About a month ago Anthony Bourdain was in Austin to do a little Q&A and signing for his new book, Medium Raw.  I went with, I don’t know if you can call it a date, but a very lovely girl Kim.  I was pretty ill-prepared because I didn’t have any books for him to sign.  They were selling all his books at full retail prices at Paramount Theater where the event was held.  I took the plunge after my trusted foodie friend told me he has it and I should get it, too.

So I did.

In fact, I got two. (I hope you appreciate that I’m helping to pay for your 3-yr-old daughter’s college, Tony)  I got one for Kim, who was a bit hesitant about the whole full retail thing as well and another for me, at least originallfy.  At the last minute I called an audible and had him made it out to my said foodie friend whose birthday is coming up in a month and a half who would LOVE this book.  A whole lot more than I would.  Maybe I should’ve gotten three?

The reason was that I thought he had sold out, which is a subject he talks about and I thought he was gonna go deeper in his book.  I was personally pretty upset when these ads and product placements start popping up in his show.  First it was the Microsoft Bing bit they would do, the producers and Bourdain acting as if they were researching locations for the next shoot.  It would come up right before or right after the regular commercials so even if you use your oh-so-wonderful DVR device you’re sure to catch snippets of it.  Microsoft? Man… c’mon.  It might as well have been McDonald’s he was endorsing.  And Bing isn’t even that good.

Then comes the god awful Chase Sapphire credit card.  There are a lot of eating scenes on No Reservations.  Once in a while you’ll see Tony go: “Here, I’ll get this one guys… w/ my Chase Sapphire card” as seen in the Harbin episode.  Aside from the fact that JP Morgan Chase is filled w/ Goldman rejects, it’s just not even believable.  I think they even showed that shot at a street food stand once, in an episode and Asian country I can’t recall right now.  Who, and I mean seriously, what street vendor would take your credit card, much less a FUCKING Chase Saphire card?

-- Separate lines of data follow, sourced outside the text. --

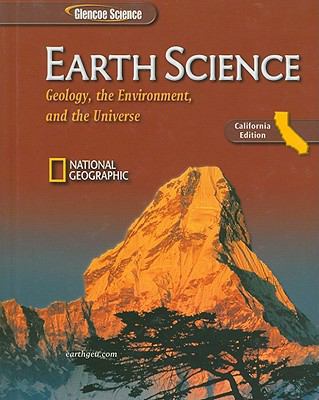 Earth Science, California Edition: Geology, the... 0078772699 Book Cover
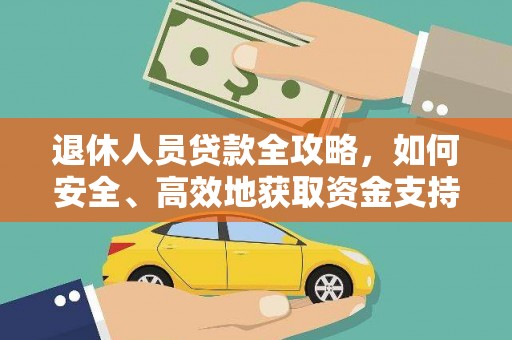 林周退休人员贷款全攻略，如何安全、高效地获取资金支持
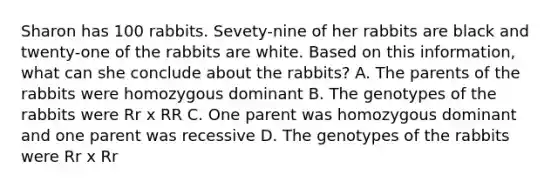 Sharon has 100 rabbits. Sevety-nine of her rabbits are black and twenty-one of the rabbits are white. Based on this information, what can she conclude about the rabbits? A. The parents of the rabbits were homozygous dominant B. The genotypes of the rabbits were Rr x RR C. One parent was homozygous dominant and one parent was recessive D. The genotypes of the rabbits were Rr x Rr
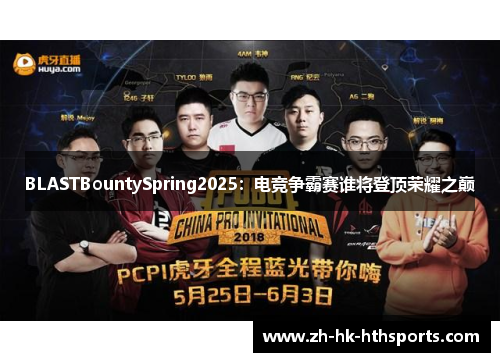 BLASTBountySpring2025:电竞争霸赛谁将登顶荣耀之巅 BLASTBountySpring2025:电竞争霸赛谁将登顶荣耀之巅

I can only imagine the response I would get if I actually tried to do that myself.

“Cash only, gweilo!”

However, I think he did win me over by the end of the book.  The first half of the book was a surprising tone-down, I-now-have-a-three-yr-old Tony.  Having a kid changes your perspective a bit.  He seems to say that selling out was the unavoidable responsible thing to do.  Selling out is at least still better the bum that cries such foul.

Bourdain’s a little dark, a little angry, which is what I like, because I’m a little dark, a little angry.  Haven’t seen some of these just overly positive people? Makes you wonder if they’ve truly lived a day of their lives, you know, suffered a little bit.  At least I feel a little bit of sympathy for them in that way, right after I smack the grin off their faces.